### Task to carry out:
Review the listing and copy each line that holds the word "measure".

### Material provided:
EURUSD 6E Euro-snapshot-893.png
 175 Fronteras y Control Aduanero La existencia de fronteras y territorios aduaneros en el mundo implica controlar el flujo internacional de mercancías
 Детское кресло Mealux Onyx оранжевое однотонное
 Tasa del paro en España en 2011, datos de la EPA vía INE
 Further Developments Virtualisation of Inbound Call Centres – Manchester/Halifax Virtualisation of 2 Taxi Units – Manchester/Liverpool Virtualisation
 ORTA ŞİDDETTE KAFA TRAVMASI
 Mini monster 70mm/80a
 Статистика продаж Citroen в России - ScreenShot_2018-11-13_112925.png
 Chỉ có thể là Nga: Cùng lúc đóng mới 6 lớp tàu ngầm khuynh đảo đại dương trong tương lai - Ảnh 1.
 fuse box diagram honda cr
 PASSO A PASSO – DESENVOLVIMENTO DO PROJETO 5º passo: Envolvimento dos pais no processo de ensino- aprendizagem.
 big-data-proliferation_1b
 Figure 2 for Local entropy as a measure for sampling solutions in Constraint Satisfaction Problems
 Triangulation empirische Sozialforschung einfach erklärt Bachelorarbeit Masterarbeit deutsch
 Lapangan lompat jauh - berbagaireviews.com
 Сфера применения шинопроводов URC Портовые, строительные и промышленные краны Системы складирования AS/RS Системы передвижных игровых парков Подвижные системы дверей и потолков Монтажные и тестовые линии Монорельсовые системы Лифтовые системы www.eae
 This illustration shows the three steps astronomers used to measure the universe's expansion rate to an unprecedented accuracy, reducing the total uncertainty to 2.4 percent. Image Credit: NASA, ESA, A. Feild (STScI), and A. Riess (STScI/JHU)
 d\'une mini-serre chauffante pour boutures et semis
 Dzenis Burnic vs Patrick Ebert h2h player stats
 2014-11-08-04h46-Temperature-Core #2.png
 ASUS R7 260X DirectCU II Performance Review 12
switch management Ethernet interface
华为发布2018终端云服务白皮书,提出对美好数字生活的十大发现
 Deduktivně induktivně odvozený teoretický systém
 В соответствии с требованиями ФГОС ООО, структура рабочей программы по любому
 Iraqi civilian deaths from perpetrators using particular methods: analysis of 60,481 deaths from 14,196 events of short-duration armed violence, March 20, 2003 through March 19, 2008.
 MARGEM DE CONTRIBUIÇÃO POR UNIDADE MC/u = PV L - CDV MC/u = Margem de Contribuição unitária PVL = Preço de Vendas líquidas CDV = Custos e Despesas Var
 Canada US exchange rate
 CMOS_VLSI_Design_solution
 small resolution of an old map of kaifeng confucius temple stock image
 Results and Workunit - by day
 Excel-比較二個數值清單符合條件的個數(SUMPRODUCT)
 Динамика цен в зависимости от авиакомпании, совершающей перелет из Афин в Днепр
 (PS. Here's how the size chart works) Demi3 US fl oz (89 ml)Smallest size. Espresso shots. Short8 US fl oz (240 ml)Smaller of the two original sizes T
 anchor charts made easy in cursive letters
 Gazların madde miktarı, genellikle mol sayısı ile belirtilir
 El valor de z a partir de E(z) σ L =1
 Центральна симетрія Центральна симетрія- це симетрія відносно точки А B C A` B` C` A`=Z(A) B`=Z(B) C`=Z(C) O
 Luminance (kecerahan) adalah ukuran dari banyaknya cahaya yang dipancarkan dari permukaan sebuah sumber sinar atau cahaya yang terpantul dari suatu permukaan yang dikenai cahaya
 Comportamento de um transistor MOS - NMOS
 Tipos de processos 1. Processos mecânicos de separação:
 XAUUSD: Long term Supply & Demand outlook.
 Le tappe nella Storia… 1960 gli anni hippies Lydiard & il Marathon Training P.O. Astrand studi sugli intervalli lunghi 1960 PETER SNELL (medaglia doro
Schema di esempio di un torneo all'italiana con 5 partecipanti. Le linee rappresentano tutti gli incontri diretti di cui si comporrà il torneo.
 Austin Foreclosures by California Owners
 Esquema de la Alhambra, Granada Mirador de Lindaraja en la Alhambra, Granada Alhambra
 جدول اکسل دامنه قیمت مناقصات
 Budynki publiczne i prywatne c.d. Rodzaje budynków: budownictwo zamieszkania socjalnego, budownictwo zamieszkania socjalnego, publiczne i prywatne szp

### Exercise answer:
 Figure 2 for Local entropy as a measure for sampling solutions in Constraint Satisfaction Problems
 This illustration shows the three steps astronomers used to measure the universe's expansion rate to an unprecedented accuracy, reducing the total uncertainty to 2.4 percent. Image Credit: NASA, ESA, A. Feild (STScI), and A. Riess (STScI/JHU)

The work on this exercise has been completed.